Originally posted by: imgod2u
Originally posted by: Sohcan
The template isn't necessarily for decoding purposes, but for instruction dispersal, when instructions are assigned to issue ports. Allowing any instruction to issue to any issue port will increase the fan-out on most of the instruction buffer slots by quite a bit. Keep in mind that most integer ALU instructions can go in an M slot or an I slot...I really don't think allowing any instruction to occupy any slot will decrease the code size by any noticeable amount, as the current templates cover the possibilities quite well. 8 of the 32 possible templates are still reserved, so there is room for expansion if necessary.
Shouldn't assignment be already known after decoding? I mean, an integer instruction is an integer instruction, a load/store is a load/store and an FP instruction is an FP instruction. Why would you need templates to do this?
Well, strictly speaking, this isn't possible on Itanium. The instruction operation is defined by
both a 4-bit opcode in each instruction, in addition to the template...you can't look at the instruction alone to determine what it does. Assuming that this wasn't the case, it's likely easier to look at the 5-bit template and
know how to disperse the instructions to appropriate issue slots, rather than decoding each instruction opcode and deciding how to issue the instruction. I'm not positive (I can find out ), but I think that the instruction opcodes are not looked at in the instruction dispersal stage...the template alone should be enough.
The template also serves to indicate if/where the stops occur in the bundle, which is especially important in the few cases where the stop is not at the end of the bundle. I'm guessing that the template information is pretty important in enabling the three instructions to fit in a 128-bit bundle. If the 5-bit template were removed, and four bits were added to each instruction opcode (3 to encode the instruction type, 1 to indicate the presence of a stop), the bundle would be 135 bits.
Does the concept of SIMD contradict RISC principles?
Personally, I consider RISC/CISC to be orthogonal to SIMD/SISD and VLIW/sequential architecture.
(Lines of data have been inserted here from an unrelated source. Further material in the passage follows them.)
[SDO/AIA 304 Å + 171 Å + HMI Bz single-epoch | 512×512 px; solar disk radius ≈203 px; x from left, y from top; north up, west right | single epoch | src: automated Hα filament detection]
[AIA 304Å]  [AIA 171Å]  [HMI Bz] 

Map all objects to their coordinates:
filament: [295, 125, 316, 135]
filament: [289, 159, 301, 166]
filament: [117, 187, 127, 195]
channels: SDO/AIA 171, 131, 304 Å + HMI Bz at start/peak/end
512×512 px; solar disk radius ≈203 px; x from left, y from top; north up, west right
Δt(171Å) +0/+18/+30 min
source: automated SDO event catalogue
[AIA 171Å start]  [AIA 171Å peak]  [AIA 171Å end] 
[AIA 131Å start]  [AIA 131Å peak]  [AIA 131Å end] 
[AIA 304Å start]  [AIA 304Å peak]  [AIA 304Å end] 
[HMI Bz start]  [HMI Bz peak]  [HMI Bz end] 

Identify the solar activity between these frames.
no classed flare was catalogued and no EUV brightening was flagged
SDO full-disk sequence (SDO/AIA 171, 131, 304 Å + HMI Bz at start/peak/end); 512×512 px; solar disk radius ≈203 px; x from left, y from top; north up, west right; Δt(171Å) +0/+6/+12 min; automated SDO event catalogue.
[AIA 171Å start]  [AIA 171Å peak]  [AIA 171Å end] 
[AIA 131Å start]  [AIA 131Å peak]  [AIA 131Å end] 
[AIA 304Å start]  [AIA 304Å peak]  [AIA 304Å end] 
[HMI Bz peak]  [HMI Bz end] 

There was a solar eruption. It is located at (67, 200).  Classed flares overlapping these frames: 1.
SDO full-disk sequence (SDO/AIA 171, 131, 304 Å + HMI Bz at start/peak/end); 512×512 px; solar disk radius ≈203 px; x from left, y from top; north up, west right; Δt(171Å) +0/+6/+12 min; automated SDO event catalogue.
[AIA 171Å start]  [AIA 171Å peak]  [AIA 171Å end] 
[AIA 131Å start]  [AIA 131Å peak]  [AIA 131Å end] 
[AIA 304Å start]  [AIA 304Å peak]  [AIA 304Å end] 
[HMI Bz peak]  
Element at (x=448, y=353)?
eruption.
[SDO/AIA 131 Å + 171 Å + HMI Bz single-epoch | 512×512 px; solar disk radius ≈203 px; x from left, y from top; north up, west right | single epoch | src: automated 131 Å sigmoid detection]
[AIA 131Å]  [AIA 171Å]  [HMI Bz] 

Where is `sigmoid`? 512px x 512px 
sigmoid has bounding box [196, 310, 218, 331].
The first VLIW architectures were obviously CISCy, since they predated RISC. Despite that Itanium's instruction set architecture packs in a lot of things, its instruction atoms are more RISCy than CISCy, and even takes some RISC principles to an extreme. It has a large number of general-purpose registers, the instructions are relatively simple (all ALU and integer operations take one cycle to execute, all FP operations take four cycles), it has only one addressing mode, and the instructions are fixed-length and have a relatively few number of regularly composed instruction formats.
SIMD/VLIW are by nature a 'complex' instructions, but does that mean that a true RISC chip shouldn't have SIMD at its disposal?
Some would probably say that the simple SIMD implementations we've seen aren't necessary on RISC processors, given their better floating-point architecture compared to x87. Given Itanium's FP performance using its scalar architecture, and that its multimedia SIMD architecture was almost an afterthought, I kind of agree with this view...with a well-designed floating-point architecture, a simple SIMD extension shouldn't be necessary. Of course, a "true" vector architecture, ala Cray with long 64+ element vectors, and a beefy memory system to support it, can do wonders for scientific computing and linear algebra routines....but it's purpose is otherwise pretty limited.
On the other hand, all the major RISC architectures (PA-RISC, POWER, SPARC, MIPS, I don't know about ARM) have had SIMD extensions, some even before x86...but I wonder how much of the motivation was just a fad, and if the extensions are widely used.